PAGE EXCERPT →

◆ ◆ ◆ ◆

Computers vs Humans: Computer Vision

COMPUTER VISION
(http://www.theopavlidis.com/CvsH/Vision.htm)

1. Why Computers Have Trouble Making Sense of Pictures

Anyone who has used a search engine, such as Google, has experienced how easy is to find documents that contain a given word (or words). But have you tried to find pictures with a certain subject? Unless the pictures are tagged (have text associated with them) you will be out of luck. Here is why computers find text much easier to deal with than pictures.

When text is stored on a computer, each character is translated into a number and the number is placed into computer memory. There are international standards for representing characters with numbers, the most commonly used is ASCII (it stands for American Standard Code for Information Interchange). For example, 65 stands for A, 66 for B, 97 for a, 98 for b, etc. Punctuation marks and spaces are assigned a code so that Brown fox becomes 66,114,111,119,110,32,102,111,120. (Of course the numbers are stored in binary form but that conversion is straightforward.) If you searching for documents with the word fox your query is converted into numbers (102,111,120) and searching for matches is reduced to matching strings of numbers, something that computers can do very well. The numbers are in the 0-255 range, so that each character is stored in a byte.

Pictures are also stored as strings of numbers, the colors at each pixel. The word pixel stands for picture element and here we come into the first fundamental difference between text and pictures. The characters in a text are natural elements and they describe the text whether stored in computer memory or chiseled in a stone tablet. When a person looks at a picture, he/she does not perceive any pixels. When a picture is taken with a digital camera is subdivided into tiny areas and information about their color is stored in the camera memory and, eventually, in computer memory. These tiny elements are the pixels. We know from physics that any color can be expressed as a combination of red, green, and blue and the standard is to express the strength of each color in the 0-255 range (so that it is stored in a byte). That gives a total of 256³ colors or more than 16 million, far more colors than a person can tell apart. (When the three colors are the same the picture appears gray, what we call "black-and-white photograph".) A typical camera may subdivide the scene into 1000 rows and 1000 columns, so that we have a million pixels and since each pixel has three byte, the picture requires three million bytes or three megabytes.

◆ ◆ ◆ ◆

SOURCE DATA →
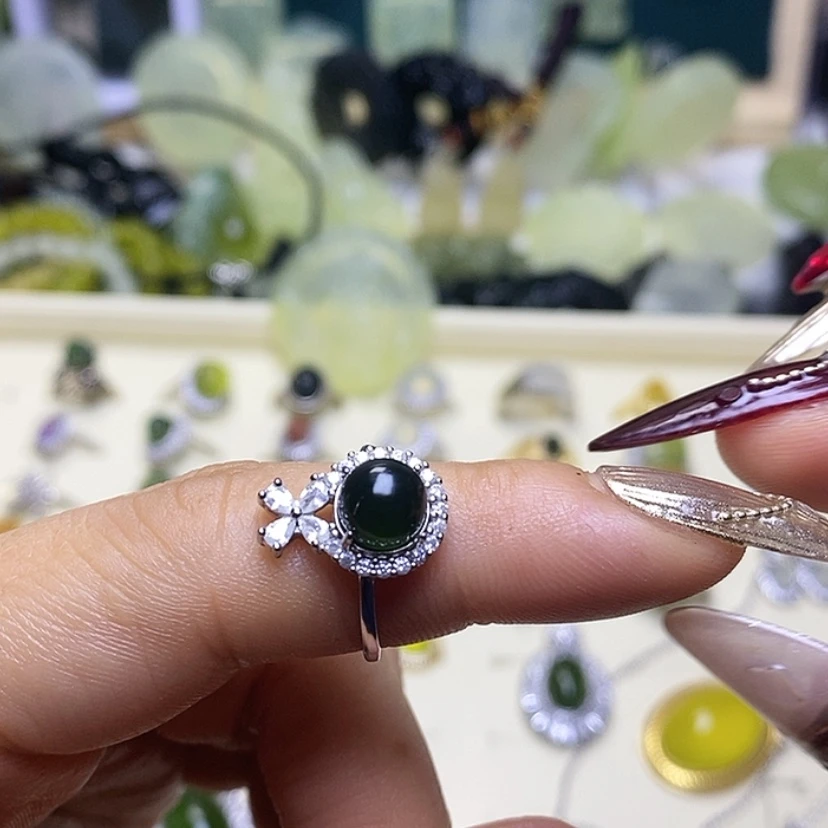 【闪购商品】蛇纹石玉颈饰未镶嵌爱****、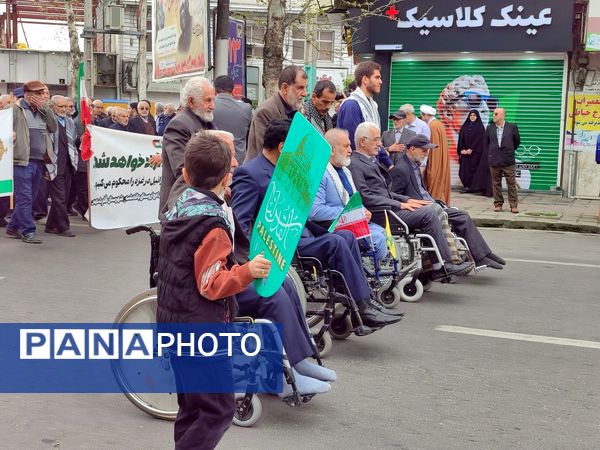 شور آخرین نماز جمعه ماه رمضان در قائمشهر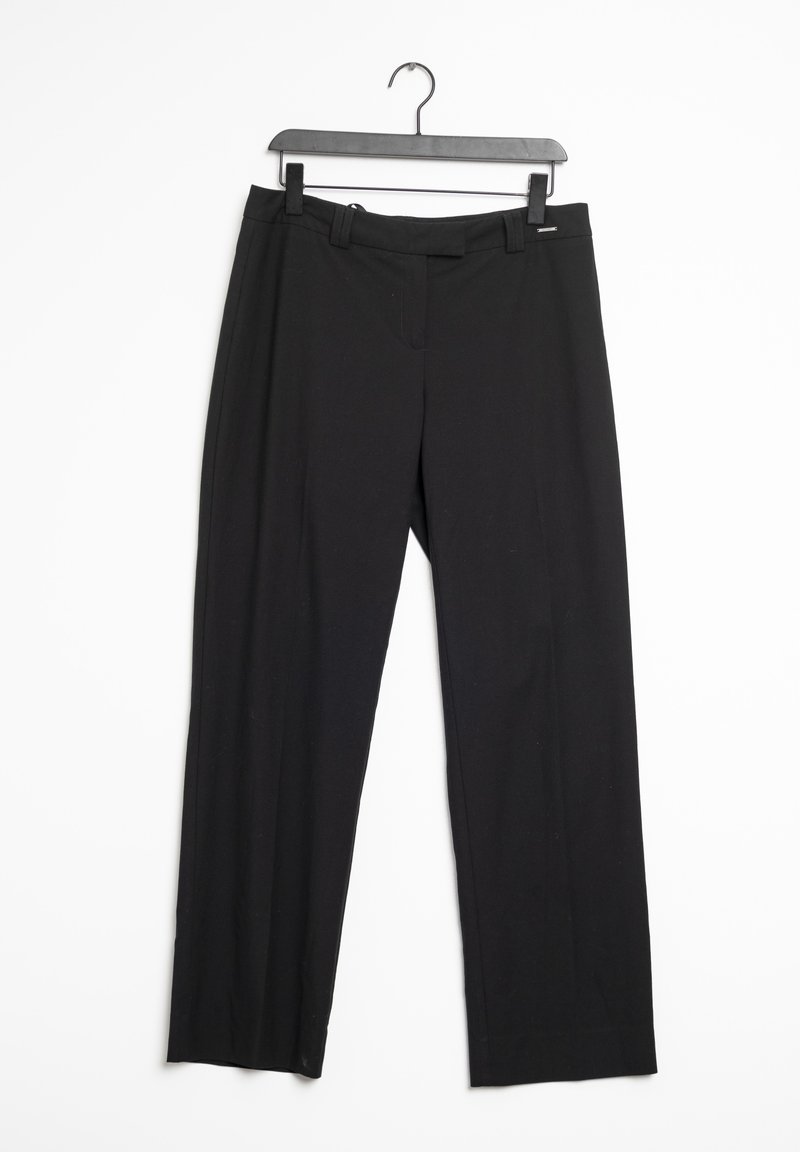 Pantalon formel noir avec passants de ceinture suspendu sur un cintre noir sur fond blanc.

◆ ◆ ◆ ◆

AIM OF THE TASK →
Transcribe the computer vision page word for word, starting at "When text is" and ending at "stored in a byte.". Work only from the computer vision page, not the listing.

TASK OUTPUT →
When text is stored on a computer, each character is translated into a number and the number is placed into computer memory. There are international standards for representing characters with numbers, the most commonly used is ASCII (it stands for American Standard Code for Information Interchange). For example, 65 stands for A, 66 for B, 97 for a, 98 for b, etc. Punctuation marks and spaces are assigned a code so that Brown fox becomes 66,114,111,119,110,32,102,111,120. (Of course the numbers are stored in binary form but that conversion is straightforward.) If you searching for documents with the word fox your query is converted into numbers (102,111,120) and searching for matches is reduced to matching strings of numbers, something that computers can do very well. The numbers are in the 0-255 range, so that each character is stored in a byte.